On an overcast Saturday, while I sat resting my three broken ribs, Lieve took photos of stunningly beautiful wildflowers of intense orange, blue-violet, white and magenta in a small field by the roadway some 50 meters from Twistvliet’s main building. The shots are sharp focus/soft focus and capture a wonderful and magical glass-like translucency and delicacy of flowers and insects that is not remotely as evident in real-time. A good camera, with the right lenses, held by a photographer with patience, love, sensitivity, and vision got the job done.

On Sunday morning, as we waited for the breakfast buffet to open, we met an engaging and friendly thirty-something German who had a PhD in philosophy. His strong-featured intelligent face was an apt countenance for a philosopher. Or an artist or poet. As he spoke, he kept pushing back his intense and wild curly black hair, which seemed to have a will and destiny of its own. He appeared gratified that someone would find his scholarly aspirations interesting and quickly fell into a soliloquy on the thrust of his philosophic reasoning, all of which were lost on both Lieve and me. I had wished to ask many questions of him, including philosophical influences on economic and political theories, but his wife came, maybe quietly steaming because of his long absence, and planted their young son in his arms.

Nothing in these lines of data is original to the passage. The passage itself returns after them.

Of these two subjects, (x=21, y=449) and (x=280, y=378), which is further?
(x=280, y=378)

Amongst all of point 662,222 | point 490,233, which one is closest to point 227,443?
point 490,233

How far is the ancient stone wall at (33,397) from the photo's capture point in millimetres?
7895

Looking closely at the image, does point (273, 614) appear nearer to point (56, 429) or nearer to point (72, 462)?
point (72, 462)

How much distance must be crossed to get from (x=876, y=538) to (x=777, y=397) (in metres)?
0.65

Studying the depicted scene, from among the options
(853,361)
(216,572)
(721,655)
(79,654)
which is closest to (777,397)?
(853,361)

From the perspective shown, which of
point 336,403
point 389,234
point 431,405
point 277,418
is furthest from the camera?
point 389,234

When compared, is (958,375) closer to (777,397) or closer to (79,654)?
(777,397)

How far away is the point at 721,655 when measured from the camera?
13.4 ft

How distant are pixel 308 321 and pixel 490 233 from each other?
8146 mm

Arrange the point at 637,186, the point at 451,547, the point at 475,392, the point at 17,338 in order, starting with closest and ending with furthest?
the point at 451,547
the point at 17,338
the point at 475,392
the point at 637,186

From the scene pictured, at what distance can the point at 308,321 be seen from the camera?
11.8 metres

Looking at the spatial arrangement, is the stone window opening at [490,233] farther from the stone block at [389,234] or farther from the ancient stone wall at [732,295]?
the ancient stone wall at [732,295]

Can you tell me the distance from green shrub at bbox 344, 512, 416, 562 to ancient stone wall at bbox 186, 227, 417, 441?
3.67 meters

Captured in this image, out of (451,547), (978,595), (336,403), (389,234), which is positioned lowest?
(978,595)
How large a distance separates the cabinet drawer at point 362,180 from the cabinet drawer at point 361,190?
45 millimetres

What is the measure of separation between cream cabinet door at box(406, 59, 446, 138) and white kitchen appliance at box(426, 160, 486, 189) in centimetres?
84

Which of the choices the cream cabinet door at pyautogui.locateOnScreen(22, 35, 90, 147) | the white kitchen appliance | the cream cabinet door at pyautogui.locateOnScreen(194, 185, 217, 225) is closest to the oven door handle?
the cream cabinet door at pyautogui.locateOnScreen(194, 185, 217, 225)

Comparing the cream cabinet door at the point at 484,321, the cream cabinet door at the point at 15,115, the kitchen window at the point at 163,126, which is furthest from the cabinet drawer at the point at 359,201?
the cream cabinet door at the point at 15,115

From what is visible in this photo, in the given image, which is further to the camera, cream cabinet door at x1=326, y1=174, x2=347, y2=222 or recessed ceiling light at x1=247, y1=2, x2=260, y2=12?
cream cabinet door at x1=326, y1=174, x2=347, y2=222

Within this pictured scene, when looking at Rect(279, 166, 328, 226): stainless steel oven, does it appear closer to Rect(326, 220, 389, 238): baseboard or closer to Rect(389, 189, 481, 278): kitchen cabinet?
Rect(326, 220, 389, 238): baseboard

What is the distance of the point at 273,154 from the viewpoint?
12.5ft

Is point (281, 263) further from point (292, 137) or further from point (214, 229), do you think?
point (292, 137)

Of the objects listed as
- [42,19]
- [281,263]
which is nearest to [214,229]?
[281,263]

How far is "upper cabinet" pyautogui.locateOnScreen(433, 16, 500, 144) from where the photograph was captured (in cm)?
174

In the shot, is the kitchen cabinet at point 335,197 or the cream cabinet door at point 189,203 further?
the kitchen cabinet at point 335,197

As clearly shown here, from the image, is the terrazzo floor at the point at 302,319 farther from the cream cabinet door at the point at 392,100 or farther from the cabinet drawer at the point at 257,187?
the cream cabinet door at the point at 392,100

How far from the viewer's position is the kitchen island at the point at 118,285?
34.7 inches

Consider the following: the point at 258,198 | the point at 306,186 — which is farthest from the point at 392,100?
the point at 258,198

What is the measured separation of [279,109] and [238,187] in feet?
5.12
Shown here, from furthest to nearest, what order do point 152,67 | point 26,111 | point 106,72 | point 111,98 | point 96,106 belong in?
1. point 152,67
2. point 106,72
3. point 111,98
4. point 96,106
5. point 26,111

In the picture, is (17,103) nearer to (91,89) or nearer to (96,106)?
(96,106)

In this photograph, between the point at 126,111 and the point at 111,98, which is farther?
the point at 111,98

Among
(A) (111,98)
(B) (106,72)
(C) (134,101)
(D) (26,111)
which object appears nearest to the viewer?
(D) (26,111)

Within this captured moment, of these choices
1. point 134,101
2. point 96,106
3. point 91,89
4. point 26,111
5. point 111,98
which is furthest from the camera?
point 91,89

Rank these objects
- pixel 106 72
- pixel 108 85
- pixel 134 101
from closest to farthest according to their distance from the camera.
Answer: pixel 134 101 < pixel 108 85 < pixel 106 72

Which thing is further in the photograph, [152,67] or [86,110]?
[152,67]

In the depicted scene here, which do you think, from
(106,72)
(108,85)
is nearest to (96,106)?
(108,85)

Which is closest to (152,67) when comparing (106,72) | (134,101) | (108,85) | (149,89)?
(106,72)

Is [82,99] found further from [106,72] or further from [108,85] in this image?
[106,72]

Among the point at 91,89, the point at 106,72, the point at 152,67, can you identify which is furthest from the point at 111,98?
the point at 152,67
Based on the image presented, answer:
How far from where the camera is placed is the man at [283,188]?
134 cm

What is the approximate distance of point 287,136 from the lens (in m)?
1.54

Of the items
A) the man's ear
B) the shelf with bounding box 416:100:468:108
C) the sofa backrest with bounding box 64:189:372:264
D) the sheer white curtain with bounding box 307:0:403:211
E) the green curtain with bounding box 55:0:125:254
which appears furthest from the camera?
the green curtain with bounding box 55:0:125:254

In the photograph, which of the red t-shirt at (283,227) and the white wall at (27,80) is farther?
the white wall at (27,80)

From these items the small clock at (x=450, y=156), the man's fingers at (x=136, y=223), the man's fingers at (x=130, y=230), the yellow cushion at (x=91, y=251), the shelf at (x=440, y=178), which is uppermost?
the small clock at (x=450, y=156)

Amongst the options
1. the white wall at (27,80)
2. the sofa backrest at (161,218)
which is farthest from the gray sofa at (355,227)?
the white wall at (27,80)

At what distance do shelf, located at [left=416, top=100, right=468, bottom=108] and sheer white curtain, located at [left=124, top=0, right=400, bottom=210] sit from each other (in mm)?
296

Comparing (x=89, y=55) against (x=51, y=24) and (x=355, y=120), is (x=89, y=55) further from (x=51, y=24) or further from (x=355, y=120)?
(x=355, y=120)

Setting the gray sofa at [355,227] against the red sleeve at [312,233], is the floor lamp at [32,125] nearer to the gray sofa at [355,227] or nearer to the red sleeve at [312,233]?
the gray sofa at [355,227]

Thus distracted, he was soon gone, but not before leaving his email address and expounding on his association with noted Canadian philosopher 95-year-old Charles Taylor.

So, adding up deep, abstract and hopelessly inscrutable thoughts, deflated ribs, loud chatter and a tractor in the night, a cell phone tirade in French, flowers from a micro-universe called sublime, chronic back pain, prodigious joists, and horse riders engaged in an ancient sporting ritual, it was a memorable and well-spent weekend.